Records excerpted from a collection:
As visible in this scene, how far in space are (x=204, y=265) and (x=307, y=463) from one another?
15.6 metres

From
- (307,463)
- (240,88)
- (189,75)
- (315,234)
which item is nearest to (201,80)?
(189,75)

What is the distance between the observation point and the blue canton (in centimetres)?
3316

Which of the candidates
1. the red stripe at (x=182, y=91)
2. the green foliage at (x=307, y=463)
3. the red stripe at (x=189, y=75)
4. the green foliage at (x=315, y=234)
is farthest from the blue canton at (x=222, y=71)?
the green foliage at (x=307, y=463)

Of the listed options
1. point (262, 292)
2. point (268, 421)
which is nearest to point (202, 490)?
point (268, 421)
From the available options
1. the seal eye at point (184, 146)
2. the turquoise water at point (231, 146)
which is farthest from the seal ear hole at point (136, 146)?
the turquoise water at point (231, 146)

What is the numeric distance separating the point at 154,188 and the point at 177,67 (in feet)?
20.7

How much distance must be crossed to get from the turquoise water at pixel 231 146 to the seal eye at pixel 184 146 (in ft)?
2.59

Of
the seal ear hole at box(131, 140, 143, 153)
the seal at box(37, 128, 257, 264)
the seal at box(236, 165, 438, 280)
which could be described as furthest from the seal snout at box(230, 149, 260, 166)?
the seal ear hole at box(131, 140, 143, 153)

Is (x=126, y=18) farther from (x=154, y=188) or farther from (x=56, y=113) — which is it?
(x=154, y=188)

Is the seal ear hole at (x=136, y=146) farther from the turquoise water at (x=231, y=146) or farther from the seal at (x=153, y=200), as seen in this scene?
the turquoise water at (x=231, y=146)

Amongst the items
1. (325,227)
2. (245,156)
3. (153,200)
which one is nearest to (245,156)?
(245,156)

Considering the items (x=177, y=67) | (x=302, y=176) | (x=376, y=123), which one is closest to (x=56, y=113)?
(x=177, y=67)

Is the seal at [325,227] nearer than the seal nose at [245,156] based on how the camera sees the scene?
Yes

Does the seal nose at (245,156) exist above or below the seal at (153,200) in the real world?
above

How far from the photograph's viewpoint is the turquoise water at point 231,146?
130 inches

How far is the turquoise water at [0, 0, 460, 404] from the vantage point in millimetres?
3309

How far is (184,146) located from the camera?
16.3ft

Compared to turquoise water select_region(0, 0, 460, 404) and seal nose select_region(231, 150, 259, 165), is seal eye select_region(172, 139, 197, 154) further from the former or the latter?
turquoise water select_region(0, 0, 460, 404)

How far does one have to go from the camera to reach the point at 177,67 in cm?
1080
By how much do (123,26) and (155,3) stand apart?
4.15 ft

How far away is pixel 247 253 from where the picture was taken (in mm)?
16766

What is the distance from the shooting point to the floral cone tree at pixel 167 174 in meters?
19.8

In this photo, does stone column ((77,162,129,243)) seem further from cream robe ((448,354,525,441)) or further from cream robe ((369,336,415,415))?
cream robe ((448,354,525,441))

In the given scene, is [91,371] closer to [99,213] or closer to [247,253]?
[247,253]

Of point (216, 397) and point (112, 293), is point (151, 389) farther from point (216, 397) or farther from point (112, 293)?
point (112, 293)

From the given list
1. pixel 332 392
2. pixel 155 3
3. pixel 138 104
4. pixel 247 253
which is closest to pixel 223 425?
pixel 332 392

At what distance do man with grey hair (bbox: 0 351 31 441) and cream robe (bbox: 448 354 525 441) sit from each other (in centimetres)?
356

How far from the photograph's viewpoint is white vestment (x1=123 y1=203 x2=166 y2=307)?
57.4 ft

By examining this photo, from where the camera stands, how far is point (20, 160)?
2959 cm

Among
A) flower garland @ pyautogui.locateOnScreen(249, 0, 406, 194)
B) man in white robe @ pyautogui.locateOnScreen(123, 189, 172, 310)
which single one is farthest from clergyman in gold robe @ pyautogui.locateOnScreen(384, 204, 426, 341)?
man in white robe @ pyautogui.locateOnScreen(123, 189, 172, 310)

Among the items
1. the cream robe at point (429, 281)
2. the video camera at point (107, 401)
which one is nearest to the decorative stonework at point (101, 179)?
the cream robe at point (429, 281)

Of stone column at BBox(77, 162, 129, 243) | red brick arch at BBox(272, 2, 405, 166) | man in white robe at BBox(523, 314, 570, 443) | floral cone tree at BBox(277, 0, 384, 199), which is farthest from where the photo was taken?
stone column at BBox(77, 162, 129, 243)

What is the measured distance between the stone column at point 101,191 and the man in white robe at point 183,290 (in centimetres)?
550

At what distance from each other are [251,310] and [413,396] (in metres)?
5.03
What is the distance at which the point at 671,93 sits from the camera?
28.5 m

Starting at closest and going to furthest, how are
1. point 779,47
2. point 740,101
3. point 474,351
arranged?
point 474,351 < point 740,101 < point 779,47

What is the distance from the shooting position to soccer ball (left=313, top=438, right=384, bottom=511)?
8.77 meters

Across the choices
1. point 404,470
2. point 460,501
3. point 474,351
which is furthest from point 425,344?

TASK BRIEF: Can you rewrite all the items above with "soccer ball" renamed to "football" and nothing else changed?

OUTPUT FOR THIS TASK:
As visible in this scene, how far in space are (x=204, y=265) and (x=307, y=463) from one another?
15.6 metres

From
- (307,463)
- (240,88)
- (189,75)
- (315,234)
which item is nearest to (201,80)?
(189,75)

What is the distance between the observation point and the blue canton (in centimetres)?
3316

Which of the candidates
1. the red stripe at (x=182, y=91)
2. the green foliage at (x=307, y=463)
3. the red stripe at (x=189, y=75)
4. the green foliage at (x=315, y=234)
is farthest from the blue canton at (x=222, y=71)?
the green foliage at (x=307, y=463)

Of the listed options
1. point (262, 292)
2. point (268, 421)
which is nearest to point (202, 490)?
point (268, 421)
From the available options
1. the seal eye at point (184, 146)
2. the turquoise water at point (231, 146)
which is farthest from the seal ear hole at point (136, 146)?
the turquoise water at point (231, 146)

What is the numeric distance separating the point at 154,188 and the point at 177,67 (in feet)?
20.7

How much distance must be crossed to get from the turquoise water at pixel 231 146 to the seal eye at pixel 184 146 (in ft)?
2.59

Of
the seal ear hole at box(131, 140, 143, 153)
the seal at box(37, 128, 257, 264)
the seal at box(236, 165, 438, 280)
which could be described as furthest from the seal snout at box(230, 149, 260, 166)?
the seal ear hole at box(131, 140, 143, 153)

Is (x=126, y=18) farther from (x=154, y=188) or farther from (x=56, y=113) — which is it?
(x=154, y=188)

Is the seal ear hole at (x=136, y=146) farther from the turquoise water at (x=231, y=146) or farther from the seal at (x=153, y=200), as seen in this scene?
the turquoise water at (x=231, y=146)

Amongst the items
1. (325,227)
2. (245,156)
3. (153,200)
which one is nearest to (245,156)?
(245,156)

Considering the items (x=177, y=67) | (x=302, y=176) | (x=376, y=123), which one is closest to (x=56, y=113)?
(x=177, y=67)

Is the seal at [325,227] nearer than the seal nose at [245,156] based on how the camera sees the scene?
Yes

Does the seal nose at (245,156) exist above or below the seal at (153,200) in the real world?
above

How far from the photograph's viewpoint is the turquoise water at point 231,146?
130 inches

How far is the turquoise water at [0, 0, 460, 404] from the vantage point in millimetres?
3309

How far is (184,146) located from the camera?
16.3ft

Compared to turquoise water select_region(0, 0, 460, 404) and seal nose select_region(231, 150, 259, 165), is seal eye select_region(172, 139, 197, 154) further from the former or the latter?
turquoise water select_region(0, 0, 460, 404)

How far does one have to go from the camera to reach the point at 177,67 in cm?
1080
By how much do (123,26) and (155,3) stand apart?
4.15 ft

How far away is pixel 247 253 from where the picture was taken (in mm)?
16766

What is the distance from the shooting point to the floral cone tree at pixel 167 174 in meters?
19.8

In this photo, does stone column ((77,162,129,243)) seem further from cream robe ((448,354,525,441)) or further from cream robe ((369,336,415,415))?
cream robe ((448,354,525,441))

In the given scene, is [91,371] closer to [99,213] or closer to [247,253]?
[247,253]

Of point (216, 397) and point (112, 293), is point (151, 389) farther from point (216, 397) or farther from point (112, 293)?
point (112, 293)

From the given list
1. pixel 332 392
2. pixel 155 3
3. pixel 138 104
4. pixel 247 253
which is closest to pixel 223 425?
pixel 332 392

At what distance do man with grey hair (bbox: 0 351 31 441) and cream robe (bbox: 448 354 525 441) sit from each other (in centimetres)?
356

How far from the photograph's viewpoint is white vestment (x1=123 y1=203 x2=166 y2=307)?
57.4 ft

By examining this photo, from where the camera stands, how far is point (20, 160)?
2959 cm

Among
A) flower garland @ pyautogui.locateOnScreen(249, 0, 406, 194)
B) man in white robe @ pyautogui.locateOnScreen(123, 189, 172, 310)
which single one is farthest from clergyman in gold robe @ pyautogui.locateOnScreen(384, 204, 426, 341)?
man in white robe @ pyautogui.locateOnScreen(123, 189, 172, 310)

Among the items
1. the cream robe at point (429, 281)
2. the video camera at point (107, 401)
which one is nearest to the decorative stonework at point (101, 179)?
the cream robe at point (429, 281)

Of stone column at BBox(77, 162, 129, 243) | red brick arch at BBox(272, 2, 405, 166) | man in white robe at BBox(523, 314, 570, 443) | floral cone tree at BBox(277, 0, 384, 199), which is farthest from where the photo was taken?
stone column at BBox(77, 162, 129, 243)

What is the measured distance between the stone column at point 101,191 and the man in white robe at point 183,290 (in centimetres)?
550

At what distance from each other are [251,310] and [413,396] (in metres)?
5.03
What is the distance at which the point at 671,93 sits from the camera?
28.5 m

Starting at closest and going to furthest, how are
1. point 779,47
2. point 740,101
3. point 474,351
arranged?
point 474,351 < point 740,101 < point 779,47

What is the distance from the shooting position to football (left=313, top=438, right=384, bottom=511)?
8.77 meters

Across the choices
1. point 404,470
2. point 460,501
3. point 474,351
which is furthest from point 425,344?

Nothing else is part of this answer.